### Texte étudié
(suite)
L’homme se nourrit de pain et d’eau et erre longuement dans les ténèbres de l’amour. Il ne lui reste que la sourde insatisfaction des livres qu’il a déjà lus et la mince idée que ces dits livres pourraient lui survivre. C’est pour cela qu’il aime les éditions sur beau papier et qu’il a existé des catalogues pour les vendre.
Et c’est ainsi que les samedis du Catalogue existèrent : acmé du bibliophile, marathon du libraire.
Ce jour là, l’ouverture est symphonique. Clients et téléphone vous interpellent, vous hèlent et se lamentent. Cinq ou six amateurs piaffent à l’entrée, catalogue à la main, annoté dans tous les sens. Certains viennent retirer des ouvrages déjà réservés au téléphone, d’autres avec une liste et une infime partie n’a rien sinon qu’une idée fixe.

### Extrait de données
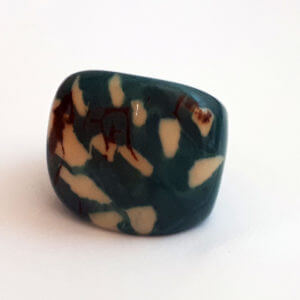 tagua-alternative-blue-4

### Consignes
1: Énumérez les différentes sortes d'amateurs qui se présentent le samedi du Catalogue, telles que le texte sur les samedis du Catalogue les distingue.
2: Donnez la suite du texte sur les samedis du Catalogue, à partir de sa dernière phrase.
Les données forment un matériau indépendant du texte étudié.

### Corrigé
1:
- Ceux qui viennent retirer des ouvrages déjà réservés au téléphone
- Ceux qui viennent avec une liste
- Une infime partie qui n'a rien sinon qu'une idée fixe

2:
Au premier de ces messieurs (sur 300 personnes à recevoir le catalogue, il ne devait y avoir qu’une dizaine de femmes) : déclinaison du nom, course à la réserve, pile réservée, rapportée et posée sur la table qui occupe le centre de la librairie. On l’abandonne aussitôt pour le suivant : même chose, pile plus importante. Celui-là en délaissera plus de la moitié. Il a usé de son droit de réserver les ouvrages. N’avait nulle envie de les acheter. Voulait les voir. On remballe ce qu’il n’a pas pris et on recherche dans les demandes non assouvies ce qui pourrait bien correspondre. On insère les livres dans les piles déjà réservées, bonne surprise pour le client, ou l’on met de côté momentanément, dans l’attente d’un moment clément ou l’on pourra enfin utiliser le téléphone. Le premier client vous interpelle : « Et le Gide, alors ? ». Vendu, trois fois vendu, dix mille fois vendu.
Pfff.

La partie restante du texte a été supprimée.